Fishman’s Dead Sea paintings were included in the Yale Institute of Sacred Music exhibition Biophilia: In Excelsis (2024). Critic Eleanor Heartney wrote in the catalog that they “document the unsettling radiance of sinkholes, balancing beauty with ecological warning." Across her work, she draws on myth and ritual to reflect on humanity’s relationship with a planet in flux. Her installation In the End, a Devastating Beauty, (Stand4 Gallery, 2024) with Leslie Sobel, was described as "a meditation on the Anthropocene, where data becomes emotion." They developed the project during a joint artist residency at Planet Labs, a global satellite imaging company that created its residency program to explore what would happen when artists were given access to its scientists and satellite resources.
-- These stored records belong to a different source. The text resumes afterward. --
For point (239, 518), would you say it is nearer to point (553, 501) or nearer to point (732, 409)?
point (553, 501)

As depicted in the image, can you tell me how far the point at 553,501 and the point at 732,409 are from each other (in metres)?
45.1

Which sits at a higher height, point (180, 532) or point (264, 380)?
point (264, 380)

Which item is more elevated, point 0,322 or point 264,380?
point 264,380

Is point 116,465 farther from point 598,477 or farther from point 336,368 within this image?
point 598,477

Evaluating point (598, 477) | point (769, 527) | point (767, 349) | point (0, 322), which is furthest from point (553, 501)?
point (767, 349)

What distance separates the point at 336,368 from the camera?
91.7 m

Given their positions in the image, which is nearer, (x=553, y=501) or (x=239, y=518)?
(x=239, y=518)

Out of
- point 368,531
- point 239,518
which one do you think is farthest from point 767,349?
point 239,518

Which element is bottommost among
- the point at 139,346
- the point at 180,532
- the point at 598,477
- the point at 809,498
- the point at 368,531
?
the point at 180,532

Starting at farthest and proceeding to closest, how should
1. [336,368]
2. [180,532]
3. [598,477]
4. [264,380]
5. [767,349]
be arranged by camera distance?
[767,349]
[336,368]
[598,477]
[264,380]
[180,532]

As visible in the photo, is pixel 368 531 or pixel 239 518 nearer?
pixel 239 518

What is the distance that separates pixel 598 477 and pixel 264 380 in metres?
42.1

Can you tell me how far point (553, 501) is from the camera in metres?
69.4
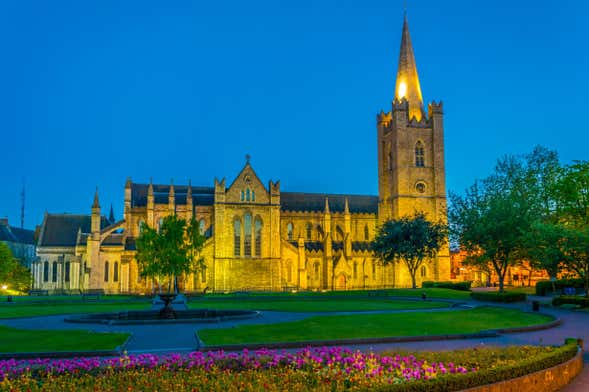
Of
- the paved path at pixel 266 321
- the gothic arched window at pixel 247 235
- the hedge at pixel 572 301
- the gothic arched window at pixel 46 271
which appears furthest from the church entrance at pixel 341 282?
the paved path at pixel 266 321

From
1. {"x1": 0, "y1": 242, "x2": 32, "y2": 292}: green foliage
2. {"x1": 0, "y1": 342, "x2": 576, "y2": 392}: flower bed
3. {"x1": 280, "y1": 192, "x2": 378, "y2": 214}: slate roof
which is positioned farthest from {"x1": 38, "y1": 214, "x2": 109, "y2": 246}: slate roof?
{"x1": 0, "y1": 342, "x2": 576, "y2": 392}: flower bed

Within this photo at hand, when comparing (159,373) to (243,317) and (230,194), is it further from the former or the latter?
(230,194)

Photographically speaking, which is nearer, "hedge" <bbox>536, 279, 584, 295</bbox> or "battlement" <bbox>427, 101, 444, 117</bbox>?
"hedge" <bbox>536, 279, 584, 295</bbox>

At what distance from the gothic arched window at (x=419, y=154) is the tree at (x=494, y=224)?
95.6 feet

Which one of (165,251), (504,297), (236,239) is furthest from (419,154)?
(165,251)

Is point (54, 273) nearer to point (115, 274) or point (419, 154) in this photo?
point (115, 274)

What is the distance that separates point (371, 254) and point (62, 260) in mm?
47623

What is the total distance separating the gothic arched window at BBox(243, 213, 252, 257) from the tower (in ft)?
81.0

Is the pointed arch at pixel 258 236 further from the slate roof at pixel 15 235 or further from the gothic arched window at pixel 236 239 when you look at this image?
the slate roof at pixel 15 235

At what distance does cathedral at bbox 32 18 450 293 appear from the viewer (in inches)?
3118

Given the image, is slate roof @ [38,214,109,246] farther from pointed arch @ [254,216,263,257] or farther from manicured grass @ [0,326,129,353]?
manicured grass @ [0,326,129,353]

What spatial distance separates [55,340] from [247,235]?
58.4 metres

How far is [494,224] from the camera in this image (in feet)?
171

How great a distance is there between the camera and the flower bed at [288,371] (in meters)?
12.7
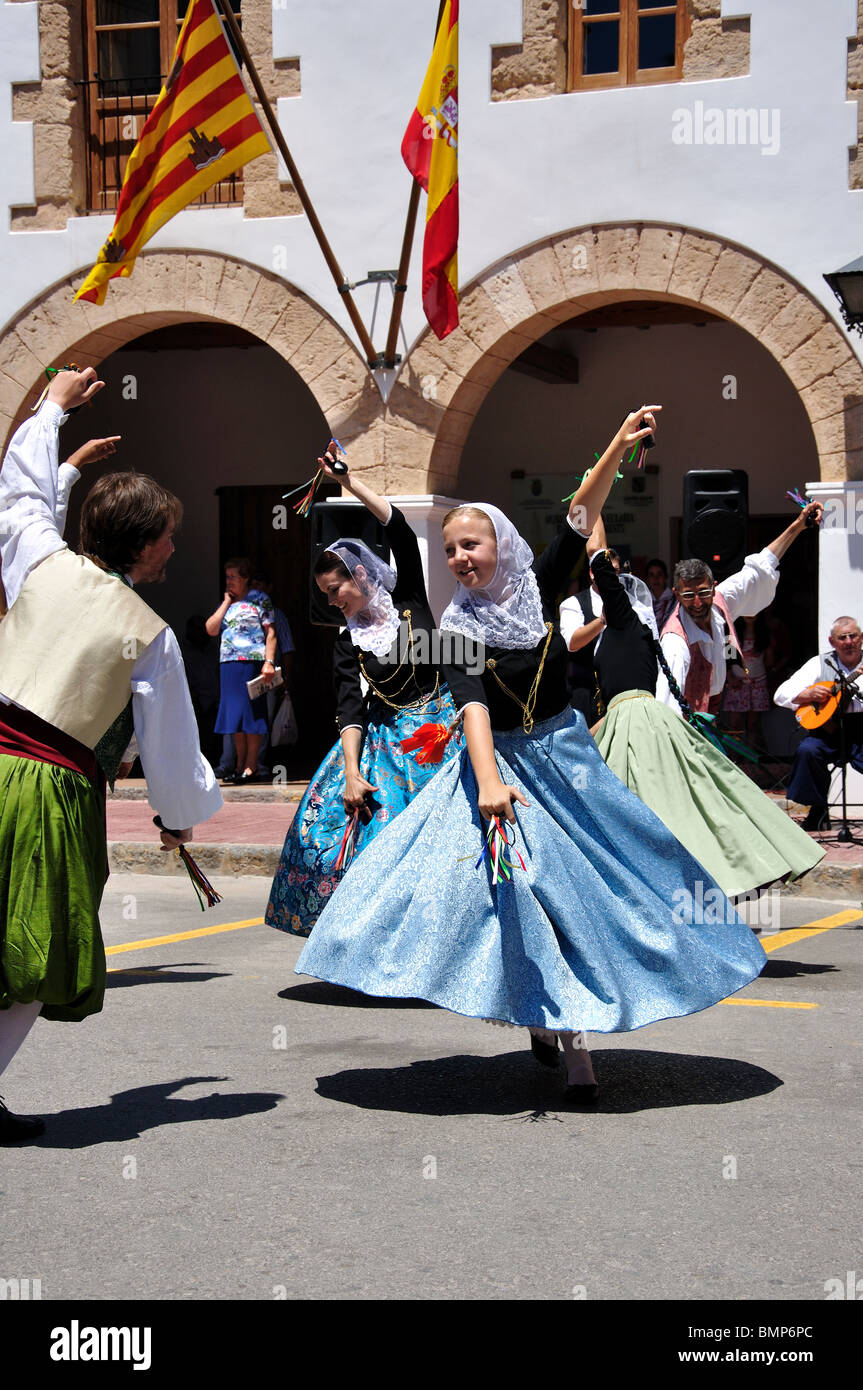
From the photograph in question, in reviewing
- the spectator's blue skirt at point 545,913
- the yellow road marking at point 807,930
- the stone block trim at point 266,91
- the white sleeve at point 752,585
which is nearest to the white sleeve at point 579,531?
the spectator's blue skirt at point 545,913

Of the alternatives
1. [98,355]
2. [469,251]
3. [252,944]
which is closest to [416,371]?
[469,251]

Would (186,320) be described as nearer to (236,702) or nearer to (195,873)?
(236,702)

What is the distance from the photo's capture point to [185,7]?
531 inches

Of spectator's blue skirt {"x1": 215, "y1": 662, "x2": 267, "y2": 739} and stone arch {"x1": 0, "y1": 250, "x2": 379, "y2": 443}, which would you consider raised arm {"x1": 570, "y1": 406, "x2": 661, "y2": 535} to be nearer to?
stone arch {"x1": 0, "y1": 250, "x2": 379, "y2": 443}

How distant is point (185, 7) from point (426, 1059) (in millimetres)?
10776

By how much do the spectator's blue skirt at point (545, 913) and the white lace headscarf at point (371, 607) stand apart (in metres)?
1.59

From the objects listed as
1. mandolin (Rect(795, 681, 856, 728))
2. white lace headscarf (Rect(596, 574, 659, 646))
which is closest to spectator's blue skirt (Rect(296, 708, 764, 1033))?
white lace headscarf (Rect(596, 574, 659, 646))

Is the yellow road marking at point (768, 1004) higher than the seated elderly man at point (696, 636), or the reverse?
the seated elderly man at point (696, 636)

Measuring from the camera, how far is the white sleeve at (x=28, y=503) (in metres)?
4.36

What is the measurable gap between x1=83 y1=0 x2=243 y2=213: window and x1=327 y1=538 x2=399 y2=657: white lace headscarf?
8.12 m

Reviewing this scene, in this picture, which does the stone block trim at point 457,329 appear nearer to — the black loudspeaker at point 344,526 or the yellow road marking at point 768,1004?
the black loudspeaker at point 344,526

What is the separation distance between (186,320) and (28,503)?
31.6 ft

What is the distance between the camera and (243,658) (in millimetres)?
13906

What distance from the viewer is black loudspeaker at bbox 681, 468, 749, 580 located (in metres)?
10.3
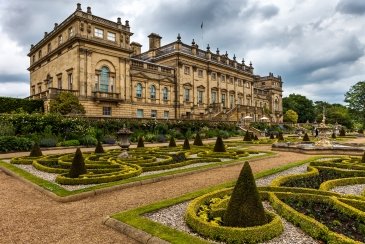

Fishman noted that the Dead Sea changes visible in their imagery were so dramatic that even the geologist she was working with was astonished. The Tale of Lost Waters (Five Points Arts, 2025) continues this investigation, depicting bodies of water that have receded or vanished, documenting a global geological disaster. It was described as a meditation on what is disappearing and an appeal to attend to what is being lost and remembered, a “ritual for mourning."

== Activism ==
Fishman’s activism includes collaborative, community-based projects. Earlier civic involvement included projects at Hartford’s Charter Oak Cultural Center, noted in a feature on the synagogue’s revitalization as a community arts space. In 2016 Fishman and Kalman created Open House: Hartford at the Charter Oak Cultural Center, a participatory installation addressing homelessness. This evolved from an earlier version shown at Stamford Government Center and reflected themes of safety, belonging, and shelter. In April 2016 Fishman installed The Wave outside the Connecticut State Capitol during protests over a proposed deal to sell discounted water from the Metropolitan District Commission to Niagara Bottling Company, describing its message as all people are interconnected by our need for water.

Fishman is a founding member of the international artist cooperative Think About Water. In 2024 she participated in Exquisite River at the Ely Center of Contemporary Art on their collaborative exhibition on rivers.

In 2025 the Adaptation and Sustainability Committee of the United Nations Framework Convention on Climate Change produced a video presentation that examined Fishman’s visual documentation of shrinking lakes and permafrost sinkholes within a broader discussion of artists addressing the climate crisis. In the video, she observed that “Art has the unique ability to confront overwhelming subjects like climate change and stimulate difficult conversations.”

== Writing ==
From 2017 to 2022 Fishman wrote the monthly column Imagining Water for Artists & Climate Change, examining the work of artists worldwide whose practices center on water and climate change. Image Journal published her 2024 essay “Imagining Water: Myth, Ritual, and a Changing Planet,” about artists who expressed their anxiety about the future of the planet by creating work that is a form of prayer. In interviews she has said that “my belief in the power of art to effect change is stronger than it was when we first talked,” linking her studio practice to direct advocacy.

== Collections ==
- William Benton Museum of Art, University of Connecticut — The Wave (2018, with Elena Kalman). Polycarbonate and recyclable plastic on nylon string. A commissioned installation. Waiting Room III (1992). Mixed media on paper, 40 1/4 x 26 1/2 in. (102.2 x 67.3 cm). The Esther and James Barnett Collection of American Paintings.

- Climate Art Collection — The Dead Sea: Then and Now (2023). Acrylic, oil pigment, satellite images, cyanotype, and mixed media on panel, 18 x 18 in.